Il s’est passé que 62.5 % de la population colombienne  n’est pas allée voter. C’est-à-dire n’a dit ni oui, ni non. Peut-être est-ce la désespérance, le scepticisme, l’incrédulité ou simplement l’indifférence qui l’en ont empêchée.

Ainsi donc, seulement 37.5 % de la population s’est prononcée, soit un peu plus de 13 millions de personnes. Et sur ces 37.5 %, 49.78 % ont dit oui aux accords de paix. Ont dit oui : les habitants du Pacifique, des Caraïbes et de la région amazonienne : des peuples punis plusieurs fois par la guerre. Des peuples afros, indiens, paysans. Ont également dit oui les victimes de la guerre, visibilisées et reconnues pour la première fois comme interlocuteurs dans les accords. Ont dit oui, et largement, les nouvelles générations solidaires et désireuses d’un nouveau pays.

Il s’est passé aussi que 50.21 % de ceux qui ont voté ont dit non aux accords de paix. Ont dit non les habitants des grandes villes, à l’exception de Bogota. Ont dit non les régions prospères du pays, les régions industrielles, celles de grand négoce et celles qui se sont enrichies avec la guerre. Ont dit non également les régions du paramilitarisme. Beaucoup de Colombiens ont dit non parce qu’effrayés et convaincus que la Colombie pourrait redevenir communiste ou que Timoleón Jiménez (Ndt : commandant des FARC) prendrait le pouvoir et les déposséderait de tout. C’est ainsi. C’est ainsi que le mensonge a pénétré profondément dans la conscience des gens. Ont dit non ceux qui ont vu la guerre de loin, comme une histoire qui ne leur appartenait pas.

La Colombie est divisée, elle est divisée depuis très très longtemps. Profondément divisée. Aujourd’hui, cette division profonde s’est exprimée dans les urnes, pas par les armes et pas par la mort. Ce qui est certain, c’est que tout s’est joué dans l’affrontement Uribe/Santos et il est certain que beaucoup ont voté en pensant qu’il s’agissait de voter pour l’un ou pour l’autre et non pour nous en tant que peuple. Mais dans le fond, vraiment dans le fond, cet écart minime dans les résultats est le signe d’une division qui nous accompagne historiquement en tant que peuple, qui nous a rendus intolérants face à la différence et nous a habitués à sortir d’un conflit uniquement et faussement en éliminant ce qui est contraire.

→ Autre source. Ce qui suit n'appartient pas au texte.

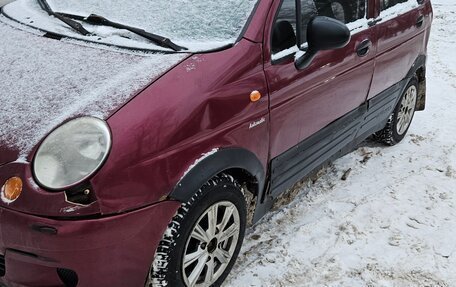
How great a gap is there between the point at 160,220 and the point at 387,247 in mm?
1726

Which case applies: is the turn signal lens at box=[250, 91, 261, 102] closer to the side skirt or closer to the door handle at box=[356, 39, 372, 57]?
the side skirt

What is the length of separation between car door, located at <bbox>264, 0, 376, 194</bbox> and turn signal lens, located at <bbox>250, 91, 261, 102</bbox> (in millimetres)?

Dans ce moment difficile, c’est une avancée néanmoins que la division se soit reflétée sans violence. C’est une avancée que les FARC-EP maintiennent leur parole et leur engagement et que le cessez-le-feu, indéfini et bilatéral, se maintienne. Sans le bruit douloureux des armes et en sachant que nous ne nous sommes toujours pas mis d’accord, peut-être est-il possible d’imaginer un espace de dialogues amples et un grand accord national. Peut-être cela est-il nécessaire pour construire une paix de tous ceux et toutes celles qui la souhaitent vraiment, bien qu’ils aient voté non. Peut-être.

Nous avons besoin d’apprendre la paix et de désapprendre la guerre. Un nouvel écueil est apparu sur le chemin. Nous saurons sûrement le dépasser mais, d’ici là, il est impossible de ne pas sentir que la paix est aujourd’hui un peu plus loin qu’hier.